We shall confine ourselves to explaining the principles of some leading types, without giving an exact description of any particular one. Fig. 1.

Practically all calculating machines contain a "counting work," a series of "figure disks" consisting in the original form of horizontal circular disks (fig. 1), on which the figures 0, 1, 2, to 9 are marked. Each disk can turn about its vertical axis, and is covered by a fixed plate with a hole or "window" in it through which one figure can be seen. On turning the disk through one-tenth of a revolution this figure will be changed into the next higher or lower. Such turning may be called a "step," positive Addition machines. if the next higher and negative if the next lower figure appears. Each positive step therefore adds one unit to the figure under the window, while two steps add two, and so on. If a series, say six, of such figure disks be placed side by side, their windows lying in a row, then any number of six places can be made to appear, for instance 000373. In order to add 6425 to this number, the disks, counting from right to left, have to be turned 5, 2, 4 and 6 steps respectively. If this is done the sum 006798 will appear. In case the sum of the two figures at any disk is greater than 9, if for instance the last figure to be added is 8 instead of 5, the sum for this disk is 11 and the 1 only will appear. Hence an arrangement for "carrying" has to be introduced.
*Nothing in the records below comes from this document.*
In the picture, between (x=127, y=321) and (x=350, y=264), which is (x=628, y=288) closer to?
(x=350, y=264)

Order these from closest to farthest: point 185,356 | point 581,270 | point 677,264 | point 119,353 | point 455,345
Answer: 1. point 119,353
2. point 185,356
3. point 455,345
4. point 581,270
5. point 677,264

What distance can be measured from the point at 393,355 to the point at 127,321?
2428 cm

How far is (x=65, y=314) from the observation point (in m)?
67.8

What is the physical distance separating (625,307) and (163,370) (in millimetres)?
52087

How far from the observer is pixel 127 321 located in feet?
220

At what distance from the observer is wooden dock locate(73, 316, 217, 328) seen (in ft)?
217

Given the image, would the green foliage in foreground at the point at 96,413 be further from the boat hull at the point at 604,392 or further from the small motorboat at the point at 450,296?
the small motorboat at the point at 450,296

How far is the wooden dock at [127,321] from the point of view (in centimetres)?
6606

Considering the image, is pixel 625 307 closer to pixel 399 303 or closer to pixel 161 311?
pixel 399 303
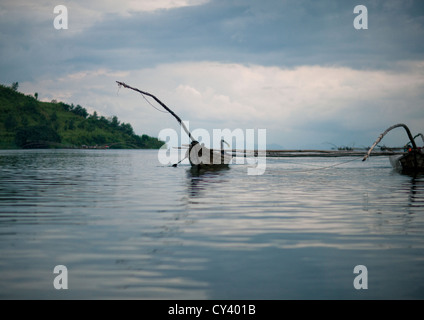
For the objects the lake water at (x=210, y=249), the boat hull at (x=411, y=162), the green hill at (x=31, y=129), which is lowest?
the lake water at (x=210, y=249)

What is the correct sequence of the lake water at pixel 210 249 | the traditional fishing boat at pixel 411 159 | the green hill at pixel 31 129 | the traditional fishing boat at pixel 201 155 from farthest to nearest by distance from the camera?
the green hill at pixel 31 129, the traditional fishing boat at pixel 201 155, the traditional fishing boat at pixel 411 159, the lake water at pixel 210 249

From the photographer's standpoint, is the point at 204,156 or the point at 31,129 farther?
the point at 31,129

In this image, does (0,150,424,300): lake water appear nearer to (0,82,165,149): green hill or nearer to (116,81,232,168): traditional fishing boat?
(116,81,232,168): traditional fishing boat

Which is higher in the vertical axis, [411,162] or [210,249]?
[411,162]

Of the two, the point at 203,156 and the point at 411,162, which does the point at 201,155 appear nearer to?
the point at 203,156

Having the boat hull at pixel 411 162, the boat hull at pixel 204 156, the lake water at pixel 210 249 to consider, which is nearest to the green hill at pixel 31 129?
the boat hull at pixel 204 156

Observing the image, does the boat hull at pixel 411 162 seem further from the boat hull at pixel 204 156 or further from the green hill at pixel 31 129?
the green hill at pixel 31 129

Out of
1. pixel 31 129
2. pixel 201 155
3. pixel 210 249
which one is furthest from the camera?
pixel 31 129

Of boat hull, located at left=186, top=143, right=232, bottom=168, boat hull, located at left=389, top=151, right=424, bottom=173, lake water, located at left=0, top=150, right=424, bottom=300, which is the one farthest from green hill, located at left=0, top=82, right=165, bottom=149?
lake water, located at left=0, top=150, right=424, bottom=300

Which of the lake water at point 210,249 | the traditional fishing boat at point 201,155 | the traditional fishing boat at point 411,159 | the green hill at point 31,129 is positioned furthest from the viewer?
the green hill at point 31,129

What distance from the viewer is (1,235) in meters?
9.22

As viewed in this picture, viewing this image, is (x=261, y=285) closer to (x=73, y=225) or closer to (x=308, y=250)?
(x=308, y=250)

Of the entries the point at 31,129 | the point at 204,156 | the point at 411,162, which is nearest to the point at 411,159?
the point at 411,162

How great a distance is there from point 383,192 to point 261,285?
15213mm
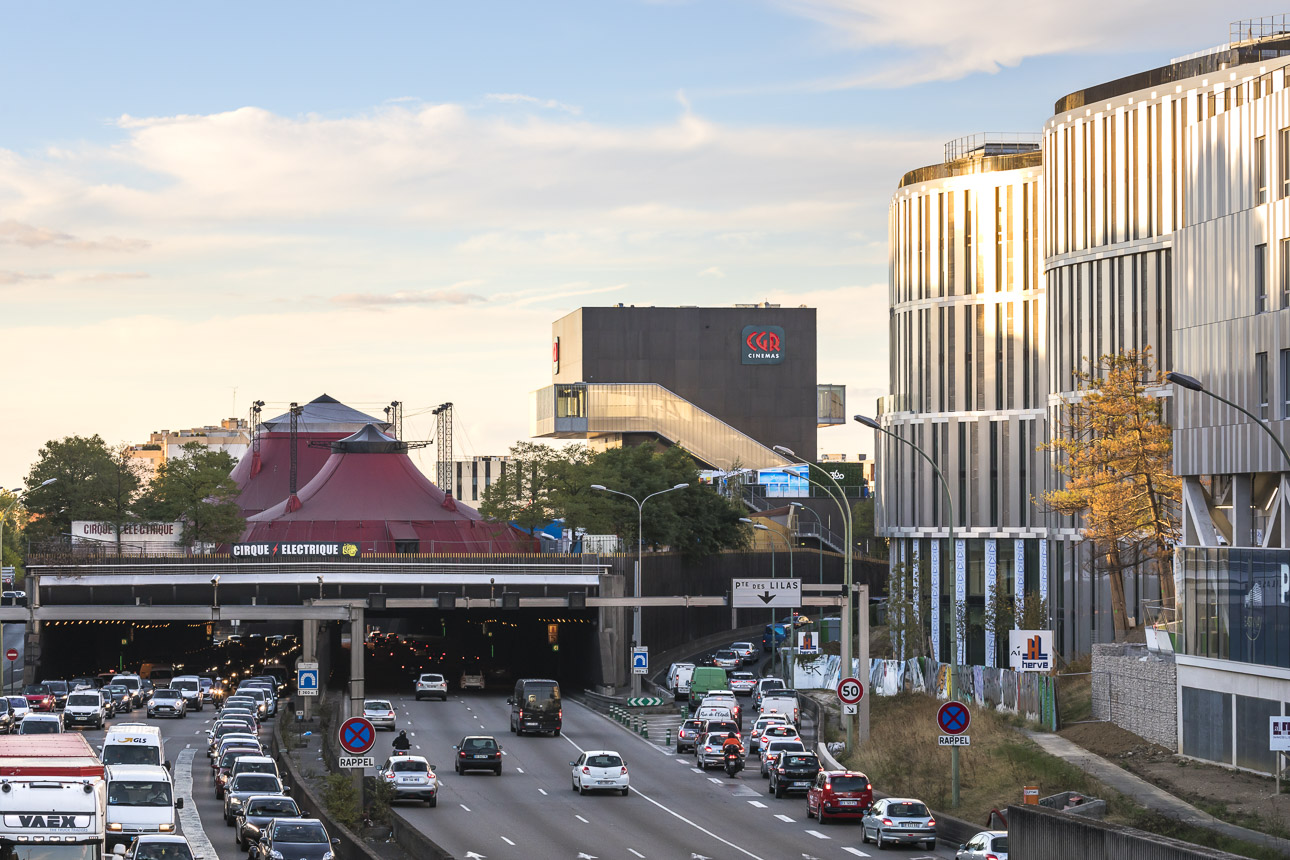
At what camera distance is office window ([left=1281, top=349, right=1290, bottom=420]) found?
43.3m

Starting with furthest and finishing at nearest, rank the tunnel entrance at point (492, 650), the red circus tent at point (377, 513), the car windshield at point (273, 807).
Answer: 1. the red circus tent at point (377, 513)
2. the tunnel entrance at point (492, 650)
3. the car windshield at point (273, 807)

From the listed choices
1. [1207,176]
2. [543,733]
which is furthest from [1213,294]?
[543,733]

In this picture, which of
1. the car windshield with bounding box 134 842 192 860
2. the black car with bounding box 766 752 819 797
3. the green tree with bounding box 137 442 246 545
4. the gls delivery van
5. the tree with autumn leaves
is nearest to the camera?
the car windshield with bounding box 134 842 192 860

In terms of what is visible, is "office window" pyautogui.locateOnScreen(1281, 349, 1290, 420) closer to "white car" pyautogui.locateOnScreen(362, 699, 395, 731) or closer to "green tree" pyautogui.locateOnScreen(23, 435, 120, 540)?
"white car" pyautogui.locateOnScreen(362, 699, 395, 731)

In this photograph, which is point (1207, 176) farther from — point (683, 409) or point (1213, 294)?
point (683, 409)

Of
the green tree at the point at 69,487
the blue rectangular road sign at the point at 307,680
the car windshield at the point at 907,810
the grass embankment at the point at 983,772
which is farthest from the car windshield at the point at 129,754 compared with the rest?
the green tree at the point at 69,487

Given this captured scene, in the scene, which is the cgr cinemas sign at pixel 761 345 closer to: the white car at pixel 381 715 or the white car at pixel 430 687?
the white car at pixel 430 687

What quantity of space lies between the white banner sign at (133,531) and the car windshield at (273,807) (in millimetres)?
77172

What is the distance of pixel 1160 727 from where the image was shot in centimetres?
4812

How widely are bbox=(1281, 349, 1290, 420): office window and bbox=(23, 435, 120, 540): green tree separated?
307 feet

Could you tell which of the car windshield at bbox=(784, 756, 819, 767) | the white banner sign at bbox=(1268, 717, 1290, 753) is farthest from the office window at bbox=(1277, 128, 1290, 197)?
the car windshield at bbox=(784, 756, 819, 767)

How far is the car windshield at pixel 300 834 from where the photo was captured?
32.1m

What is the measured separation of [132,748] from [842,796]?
1752cm

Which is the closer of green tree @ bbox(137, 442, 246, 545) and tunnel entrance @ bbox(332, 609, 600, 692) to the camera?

This may be done as follows. The axis of a figure disk contains a wheel with ten teeth. Each figure disk has, besides, one long tooth which when its 0 passes the window turns the next wheel to the left, one tooth forward, and hence the figure disk one step. The actual mechanism is not quite so simple, because the long teeth as described would gear also into the wheel to the right, and besides would interfere with each other. They must therefore be replaced by a somewhat more complicated arrangement, which has been done in various ways not necessary to describe more fully. On the way in which this is done, however, depends to a great extent the durability and trustworthiness of any arithmometer; in fact, it is often its weakest point. If to the series of figure disks arrangements are added for turning each disk through a required number of steps, we have an addition machine, essentially of Pascal's type. In it each disk had to be turned by hand. This operation has been simplified in various ways by mechanical means. For pure addition machines key-boards have been added, say for each disk nine keys marked 1 to 9. On pressing the key marked 6 the disk turns six steps and so on.

These have been introduced by Stettner (1882), Max Mayer (1887), and in the comptometer by Dorr Z. Felt of Chicago. In the comptograph by Felt and also in "Burrough's Registering Accountant" the result is printed.
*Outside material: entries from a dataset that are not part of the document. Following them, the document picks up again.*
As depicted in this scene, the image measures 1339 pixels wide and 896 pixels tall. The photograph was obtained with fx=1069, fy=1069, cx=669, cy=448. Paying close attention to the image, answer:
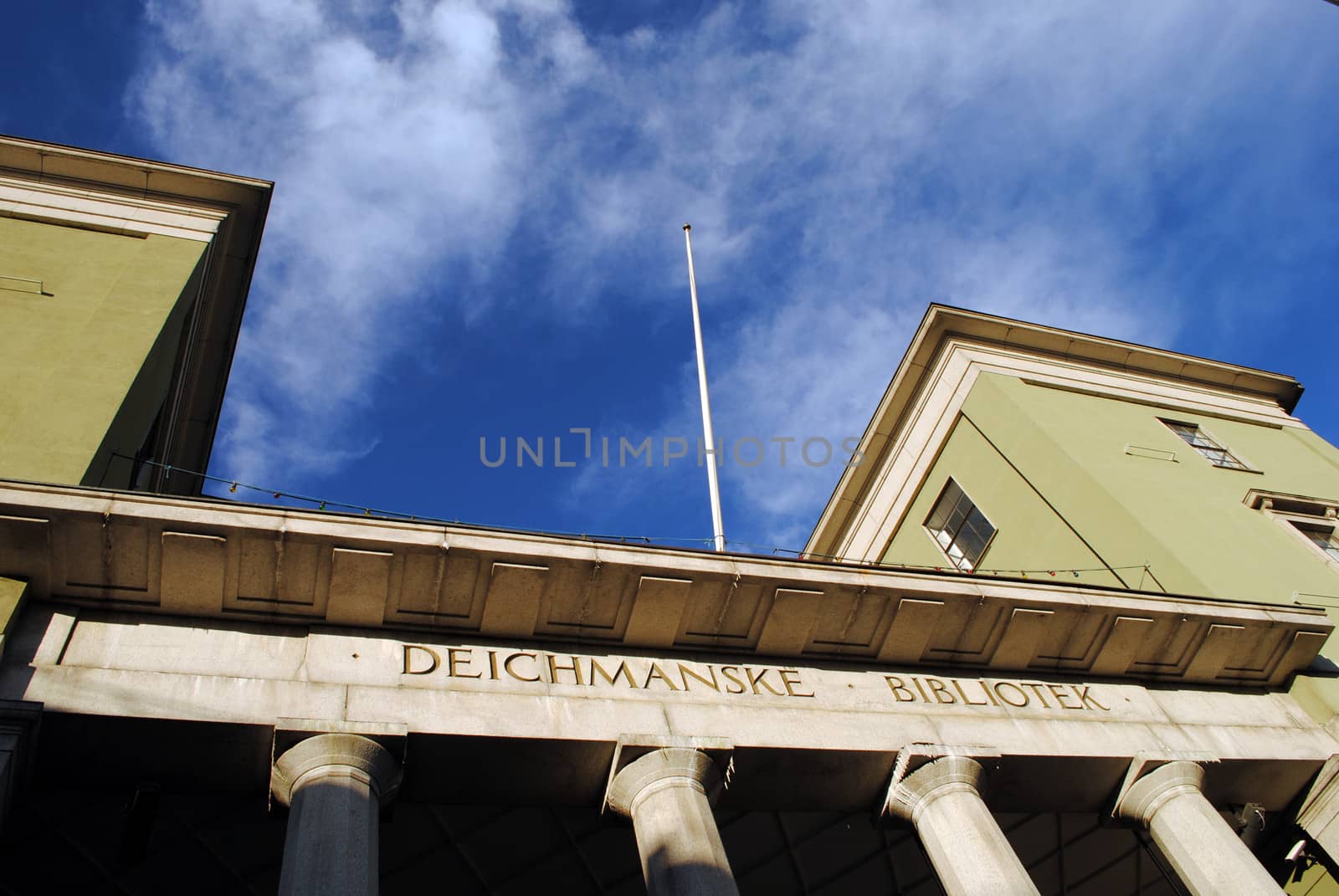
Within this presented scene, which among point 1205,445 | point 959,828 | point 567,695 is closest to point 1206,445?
point 1205,445

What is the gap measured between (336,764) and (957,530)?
1551 centimetres

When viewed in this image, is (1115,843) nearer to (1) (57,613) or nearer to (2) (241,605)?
(2) (241,605)

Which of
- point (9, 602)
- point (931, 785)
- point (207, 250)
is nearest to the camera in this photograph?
point (9, 602)

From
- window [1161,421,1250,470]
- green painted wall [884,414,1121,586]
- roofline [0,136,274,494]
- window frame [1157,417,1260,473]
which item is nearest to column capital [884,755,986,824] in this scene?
green painted wall [884,414,1121,586]

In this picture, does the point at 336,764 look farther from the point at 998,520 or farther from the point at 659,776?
the point at 998,520

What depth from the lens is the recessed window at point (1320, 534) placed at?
19531 millimetres

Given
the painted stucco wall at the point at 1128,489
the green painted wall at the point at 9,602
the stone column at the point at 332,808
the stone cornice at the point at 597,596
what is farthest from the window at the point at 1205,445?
the green painted wall at the point at 9,602

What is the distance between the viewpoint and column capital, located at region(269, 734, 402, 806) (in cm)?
1005

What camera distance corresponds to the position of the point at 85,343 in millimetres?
14461

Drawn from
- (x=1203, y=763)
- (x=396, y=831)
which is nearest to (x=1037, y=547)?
(x=1203, y=763)

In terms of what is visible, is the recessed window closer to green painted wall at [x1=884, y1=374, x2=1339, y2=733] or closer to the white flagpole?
green painted wall at [x1=884, y1=374, x2=1339, y2=733]

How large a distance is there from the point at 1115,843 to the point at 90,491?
14822 millimetres

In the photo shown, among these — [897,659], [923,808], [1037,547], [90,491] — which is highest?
[1037,547]

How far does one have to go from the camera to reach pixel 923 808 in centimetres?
1202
These machines can be used for multiplication, as repeated addition, but the process is laborious, depending for rapid execution Modified addition machines. essentially on the skill of the operator. To adapt an addition machine, as described, to rapid multiplication the turnings of the separate figure disks are replaced by one motion, commonly the turning of a handle. As, however, the different disks have to be turned through different steps, a contrivance has to be inserted which can be "set" in such a way that by one turn of the handle each disk is moved through a number of steps equal to the number of units which is to be added on that disk. This may be done by making each of the figure disks receive on its axis a ten-toothed wheel, called hereafter the A-wheel, which is acted on either directly or indirectly by another wheel (called the B-wheel) in which the number of teeth can be varied from 0 to 9. This variation of the teeth has been effected in different ways. Theoretically the simplest seems to be to have on the B-wheel nine teeth which can be drawn back into the body of the wheel, so that at will any number from 0 to 9 can be made to project.
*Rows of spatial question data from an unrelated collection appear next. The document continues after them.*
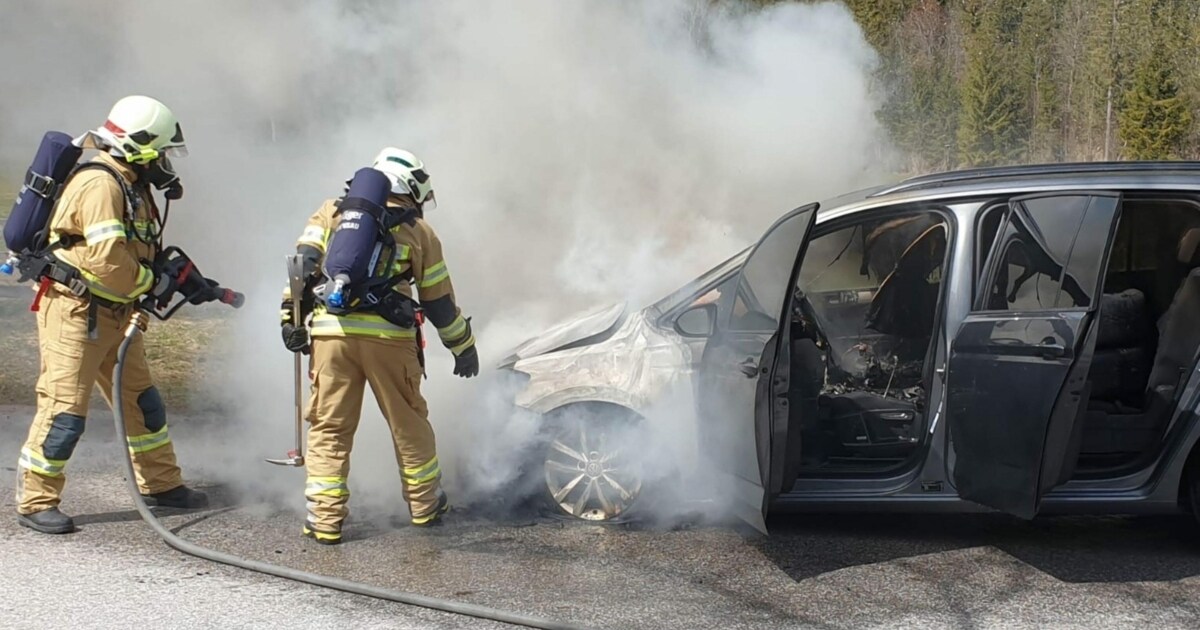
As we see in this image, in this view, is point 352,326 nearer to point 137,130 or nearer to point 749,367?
point 137,130

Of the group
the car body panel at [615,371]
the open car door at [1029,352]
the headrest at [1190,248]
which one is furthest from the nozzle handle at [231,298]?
the headrest at [1190,248]

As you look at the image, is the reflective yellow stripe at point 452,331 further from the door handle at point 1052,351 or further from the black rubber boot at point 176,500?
the door handle at point 1052,351

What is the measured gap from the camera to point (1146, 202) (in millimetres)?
4504

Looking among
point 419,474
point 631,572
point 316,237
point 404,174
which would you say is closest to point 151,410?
point 316,237

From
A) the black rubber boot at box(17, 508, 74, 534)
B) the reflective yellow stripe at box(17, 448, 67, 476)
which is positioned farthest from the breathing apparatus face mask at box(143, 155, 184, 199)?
the black rubber boot at box(17, 508, 74, 534)

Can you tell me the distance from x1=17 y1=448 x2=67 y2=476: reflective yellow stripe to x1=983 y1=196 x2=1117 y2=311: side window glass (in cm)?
413

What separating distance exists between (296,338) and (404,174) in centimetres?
90

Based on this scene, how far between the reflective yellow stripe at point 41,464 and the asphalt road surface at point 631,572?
0.30 m

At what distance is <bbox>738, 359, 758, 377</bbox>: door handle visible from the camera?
424cm

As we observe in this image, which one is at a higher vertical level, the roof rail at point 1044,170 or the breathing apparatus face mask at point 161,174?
the breathing apparatus face mask at point 161,174

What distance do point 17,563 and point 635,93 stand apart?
7.04 metres

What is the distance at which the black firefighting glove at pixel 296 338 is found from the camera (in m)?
4.86

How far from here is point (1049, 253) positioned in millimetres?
4316

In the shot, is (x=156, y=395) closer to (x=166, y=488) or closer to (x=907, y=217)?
(x=166, y=488)
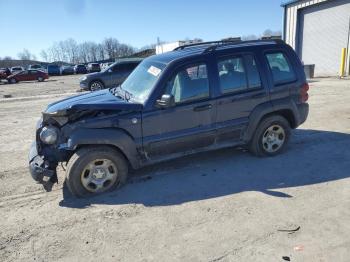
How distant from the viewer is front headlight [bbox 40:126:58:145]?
4.42 metres

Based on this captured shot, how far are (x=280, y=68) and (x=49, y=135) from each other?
3808mm

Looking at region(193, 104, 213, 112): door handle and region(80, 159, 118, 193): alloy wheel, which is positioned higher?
region(193, 104, 213, 112): door handle

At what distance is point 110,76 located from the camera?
58.6 feet

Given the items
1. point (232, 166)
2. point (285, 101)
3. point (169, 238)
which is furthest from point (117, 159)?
point (285, 101)

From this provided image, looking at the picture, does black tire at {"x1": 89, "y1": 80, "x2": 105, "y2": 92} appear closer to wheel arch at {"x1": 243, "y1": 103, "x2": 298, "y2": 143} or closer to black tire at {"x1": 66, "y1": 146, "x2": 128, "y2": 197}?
wheel arch at {"x1": 243, "y1": 103, "x2": 298, "y2": 143}

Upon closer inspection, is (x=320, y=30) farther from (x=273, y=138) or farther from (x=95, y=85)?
(x=273, y=138)

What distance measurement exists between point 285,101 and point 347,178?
1566 mm

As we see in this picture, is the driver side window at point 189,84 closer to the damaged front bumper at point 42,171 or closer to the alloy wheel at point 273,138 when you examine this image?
the alloy wheel at point 273,138

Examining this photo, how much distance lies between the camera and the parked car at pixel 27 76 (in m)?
34.1

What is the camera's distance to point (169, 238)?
11.4 ft

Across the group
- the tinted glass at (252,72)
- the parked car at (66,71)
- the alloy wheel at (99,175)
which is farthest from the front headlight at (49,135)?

This idea, previously mentioned by Leibnitz, has been realized by Bohdner in the "Brunsviga." Another way, also due to Leibnitz, consists in inserting between the axis of the handle bar and the A-wheel a "stepped" cylinder. This may be considered as being made up of ten wheels large enough to contain about twenty teeth each; but most of these teeth are cut away so that these wheels retain in succession 9, 8, ... 1, 0 teeth. If these are made as one piece they form a cylinder with teeth of lengths from 9, 8 ... times the length of a tooth on a single wheel.